# how long should a uvb bulb last



## 54druids (Jul 30, 2010)

Got our bearded dragon less than 2 months and the uvb bulb has just died this morning. I thought the light was meant to last at least 6 months. Contacted the pet shop and they just said " sometimes theirs only last 2 weeks and anything could make them go" so I have not comeback and will just have to buy another one. Am I been fobbed off?


----------



## Spikebrit (Oct 23, 2006)

What type of UV are you Using?? UI assume it's a strip, if so what make and what percentage.

You could always buy a new one online, it's often alot cheaper. 

Jay


----------



## 54druids (Jul 30, 2010)

Not sure bought the whole package from my local pet shop. If I bought on line it would mean that the beardy would be without heat until it came. How long can it be without heat?


----------



## thething84 (Apr 26, 2010)

from uvb and heat i am assuming its one of the all in one bulbs.
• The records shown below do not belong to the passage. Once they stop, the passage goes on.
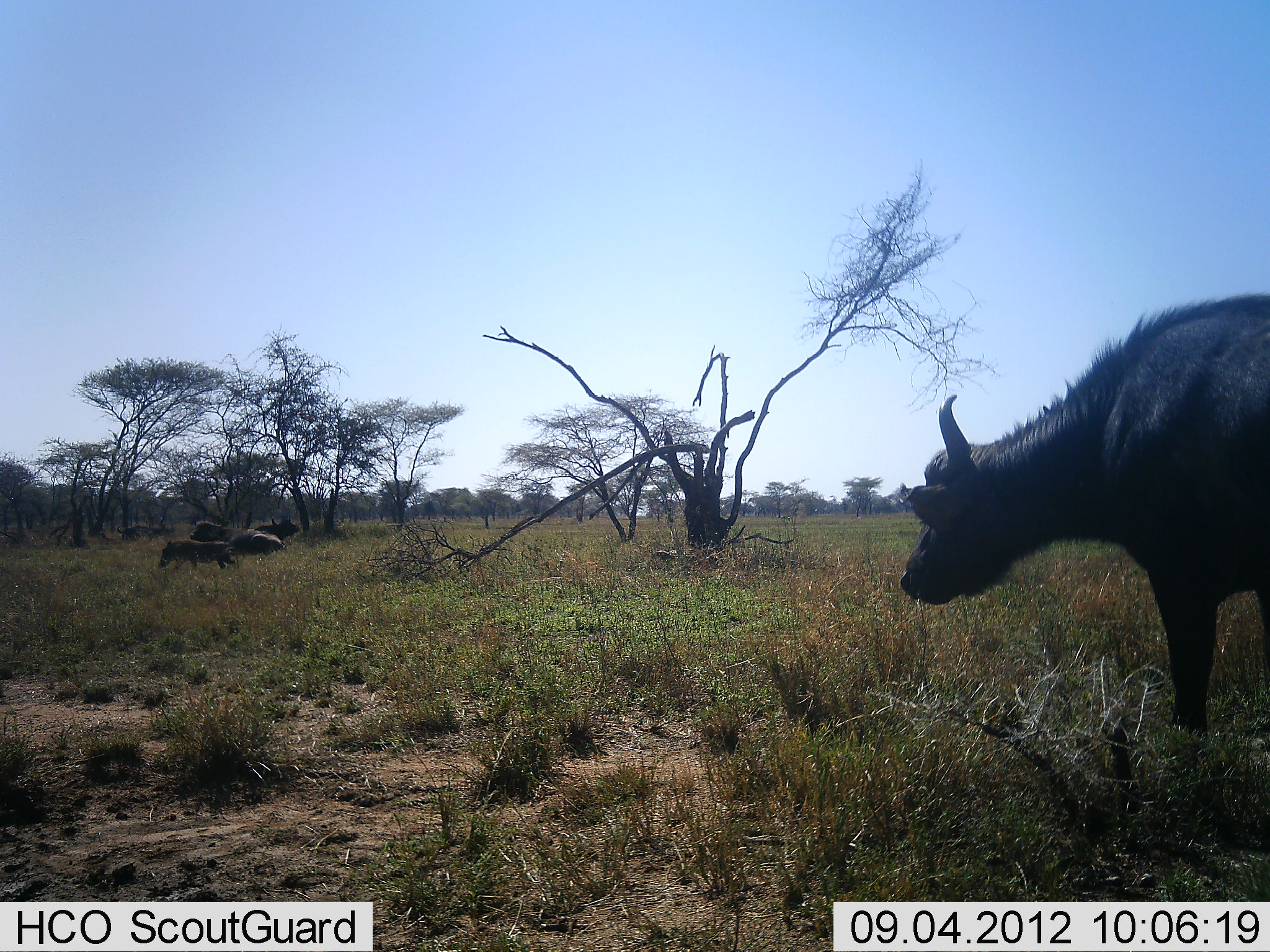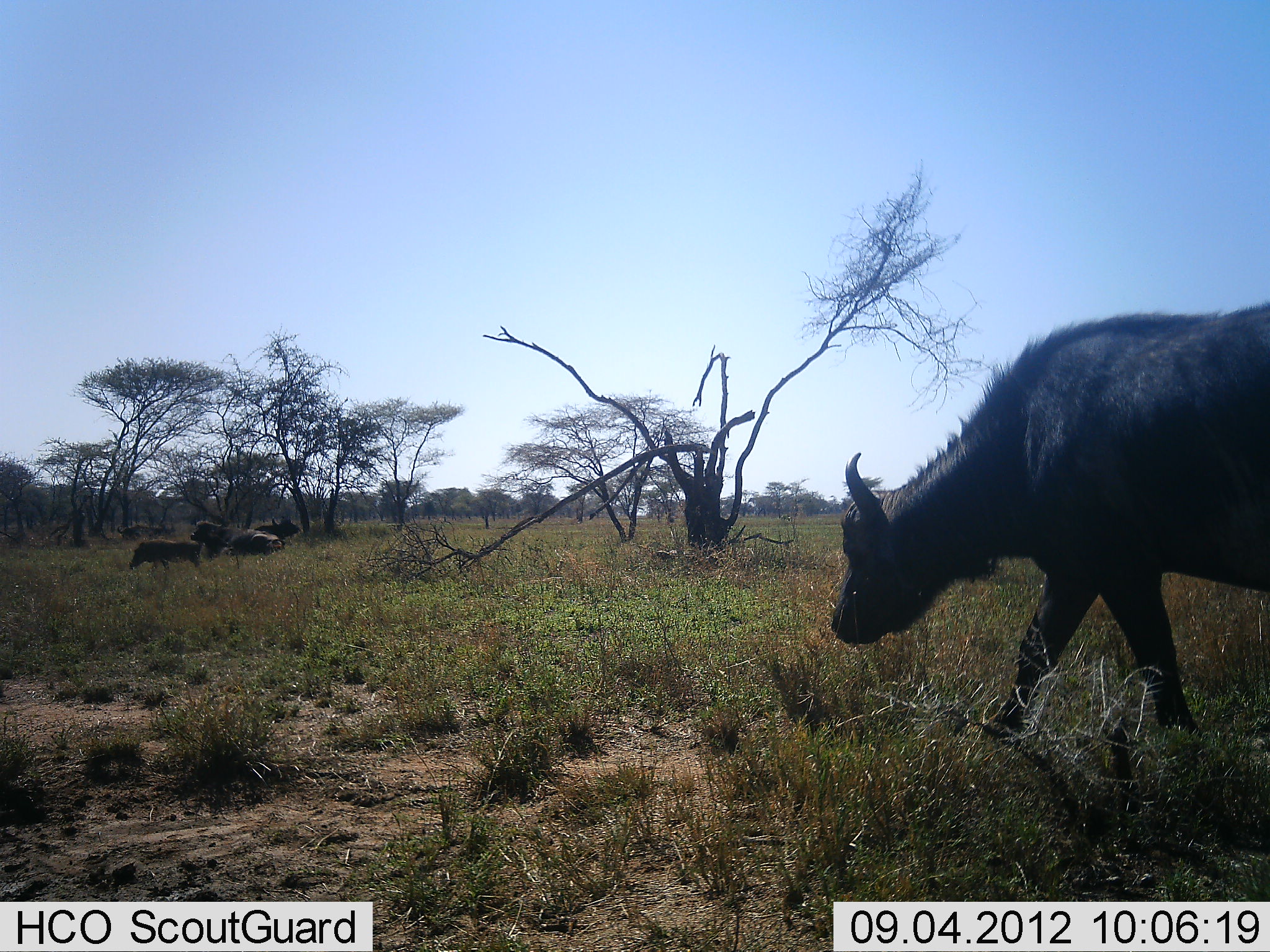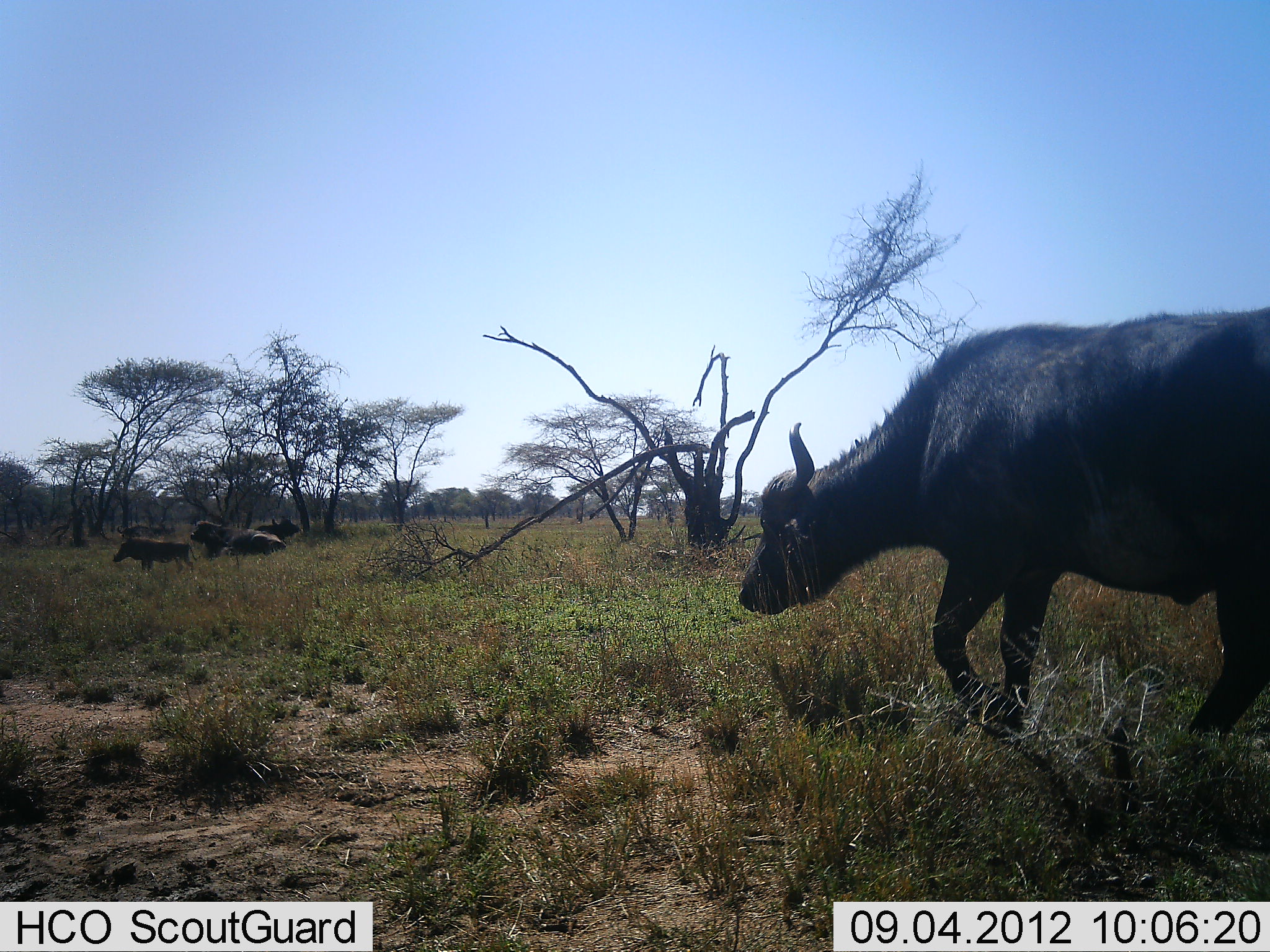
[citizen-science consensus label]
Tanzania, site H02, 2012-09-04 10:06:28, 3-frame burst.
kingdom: Animalia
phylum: Chordata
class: Mammalia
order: Artiodactyla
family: Bovidae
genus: Syncerus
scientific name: Syncerus caffer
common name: cape buffalo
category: buffalo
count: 3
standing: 15%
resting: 46%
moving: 85%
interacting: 8%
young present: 0%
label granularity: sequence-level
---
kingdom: Animalia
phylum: Chordata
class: Mammalia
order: Artiodactyla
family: Suidae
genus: Phacochoerus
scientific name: Phacochoerus africanus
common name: warthog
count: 1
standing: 0%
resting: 8%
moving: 100%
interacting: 0%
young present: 0%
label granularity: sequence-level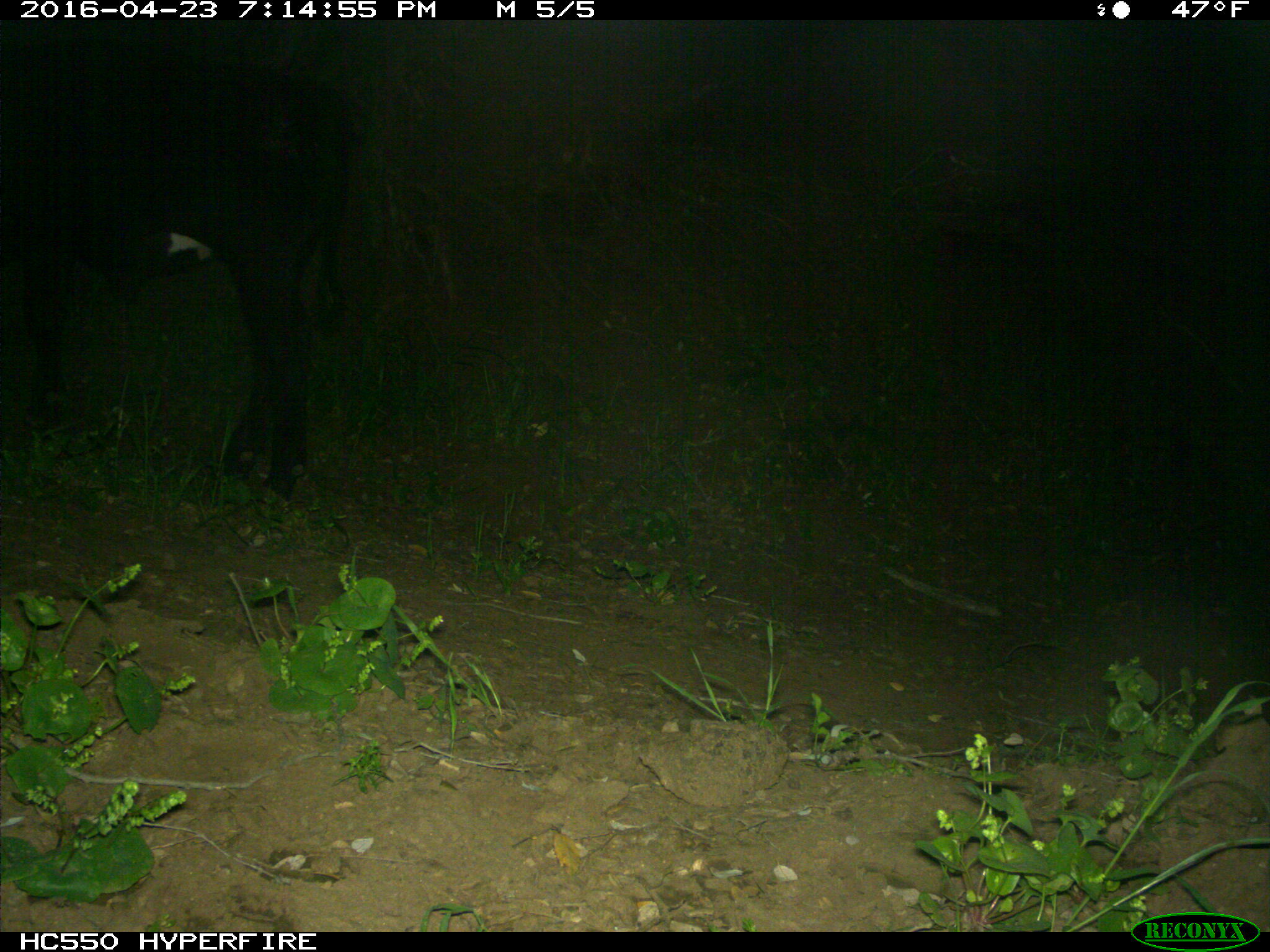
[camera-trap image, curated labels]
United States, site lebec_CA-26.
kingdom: Animalia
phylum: Chordata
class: Mammalia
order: Artiodactyla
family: Bovidae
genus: Bos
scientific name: Bos taurus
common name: domestic cow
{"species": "Bos taurus (domestic cow)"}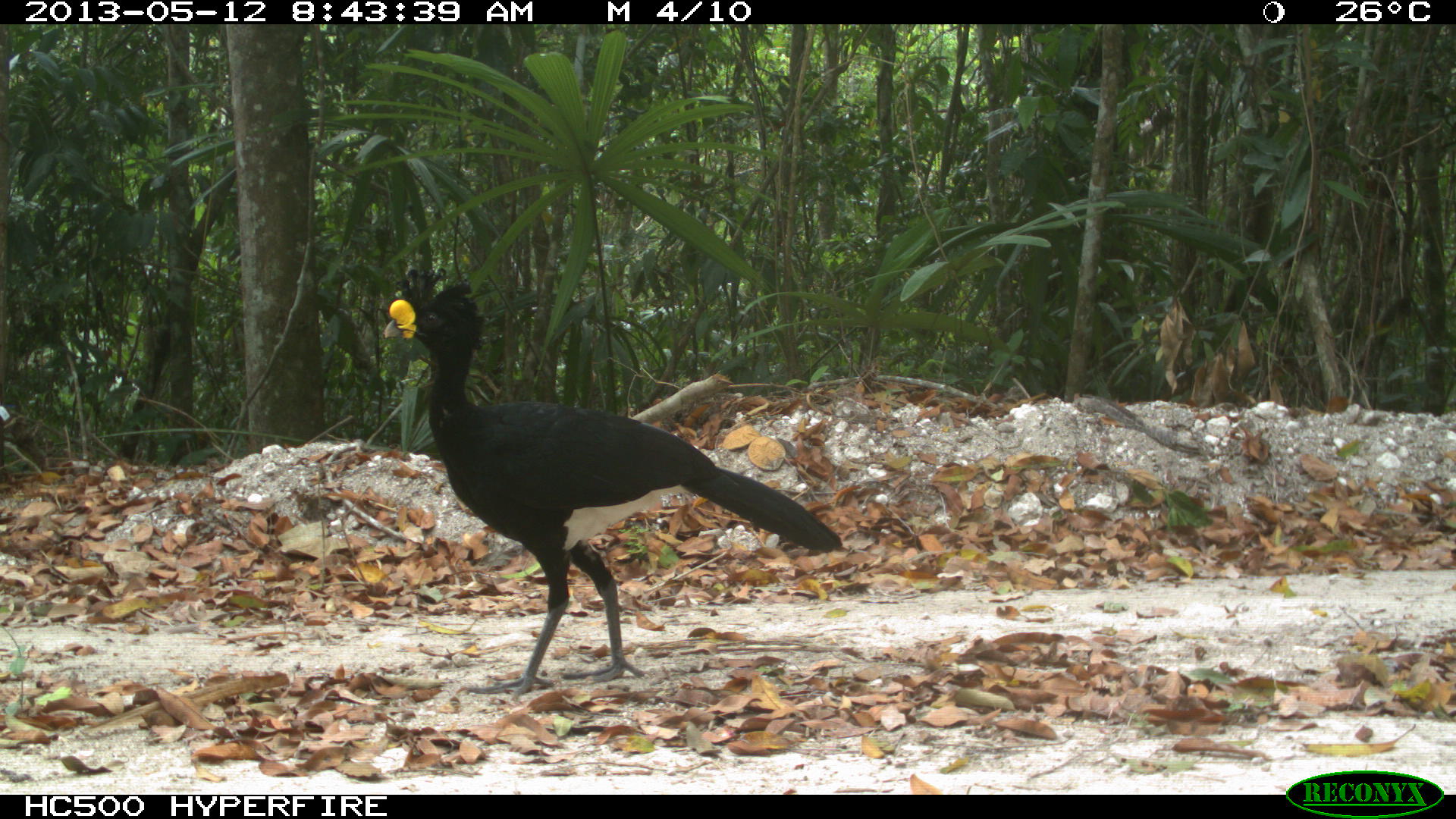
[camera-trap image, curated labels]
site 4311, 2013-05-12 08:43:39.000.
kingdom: Animalia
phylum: Chordata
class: Aves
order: Galliformes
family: Cracidae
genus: Crax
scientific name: Crax rubra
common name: great curassow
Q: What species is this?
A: Crax rubra (great curassow).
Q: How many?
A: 1.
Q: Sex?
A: Male.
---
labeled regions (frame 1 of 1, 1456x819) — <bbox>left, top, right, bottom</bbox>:
crax rubra: <bbox>382, 261, 843, 698</bbox>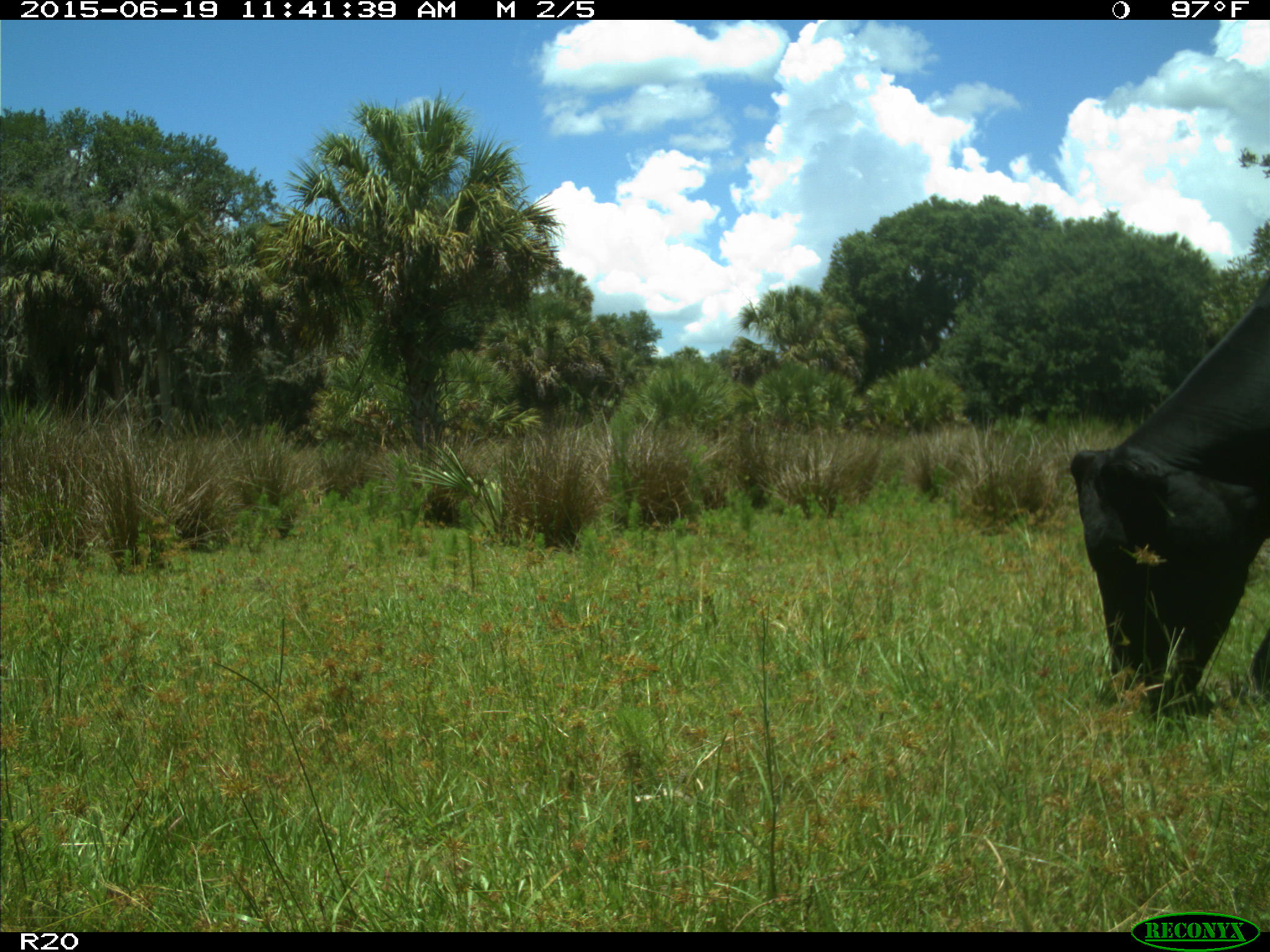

Or is it a strip bulb. if its a strip bulb he can go for a few days or so without uv. shorter time the better really


----------



## 54druids (Jul 30, 2010)

sorry meant the bulb from the heat lamp - can he last without it for a few days until i order a new one or am i better to just get it from the pet shop today


----------



## Graham (Jan 27, 2007)

When you read that a flourescent UVB lasts 6 months, what is meant is that it emits useful levels of UVB for around 6 months, after which it needs changing for a new one regardless of whether or not it still lights up. 

A UVB can "work" for many years, however after 6 months it will only be emitting visible light and trace levels of UVB, too low to be of any benefit to your animals.

However some stop working sooner than that, as with any lightbulb they can and do go wrong.


----------



## thething84 (Apr 26, 2010)

ok so your uvb bulb is working, and your heatlamp has blown. what sorta heat lamp is it? if its a normal reflector spot bulb, the cheap ones work just aswell as the expensive specific reptile ones


----------